→ **Excerpt to read**:

“I wrote what I felt.  I wanted to talk about emotional wounds, to tell the story of a slaughtered soul, a story that was not to be found in the body of the plot but derived from deep within it.  How the hell could I put that on film?”

Tel-Aviv born writer/director Samuel Maoz has achieved remarkable success with his autobiographical debut feature Lebanon.  Winning the Golden Lion at the 2009 Venice Film Festival, and overwhelming admiration and praise from critics worldwide, Samuel Maoz has much to celebrate.  And yet the mood in the tiny Soho House ante room on the day we meet is contemplative, sober.  One has the impression that the trappings of success; the plaudits, the junkets, the toasts, mean little to this man who carried a terrible story for 25 years before he spilled its sprawling guts on script and screen.  It is a means to an end and the end is simply this: that people bear witness to his cinematic confession.

→ **Source excerpt**:
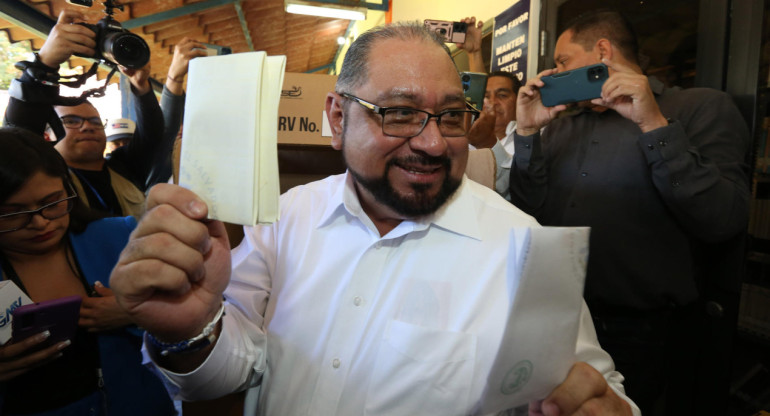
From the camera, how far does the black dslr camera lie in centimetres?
167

→ **Work to do**: Quote the passage on Samuel Maoz and his film Lebanon in full, word for word. The material comes from a different source.

→ **Expected output**:
“I wrote what I felt.  I wanted to talk about emotional wounds, to tell the story of a slaughtered soul, a story that was not to be found in the body of the plot but derived from deep within it.  How the hell could I put that on film?”

Tel-Aviv born writer/director Samuel Maoz has achieved remarkable success with his autobiographical debut feature Lebanon.  Winning the Golden Lion at the 2009 Venice Film Festival, and overwhelming admiration and praise from critics worldwide, Samuel Maoz has much to celebrate.  And yet the mood in the tiny Soho House ante room on the day we meet is contemplative, sober.  One has the impression that the trappings of success; the plaudits, the junkets, the toasts, mean little to this man who carried a terrible story for 25 years before he spilled its sprawling guts on script and screen.  It is a means to an end and the end is simply this: that people bear witness to his cinematic confession.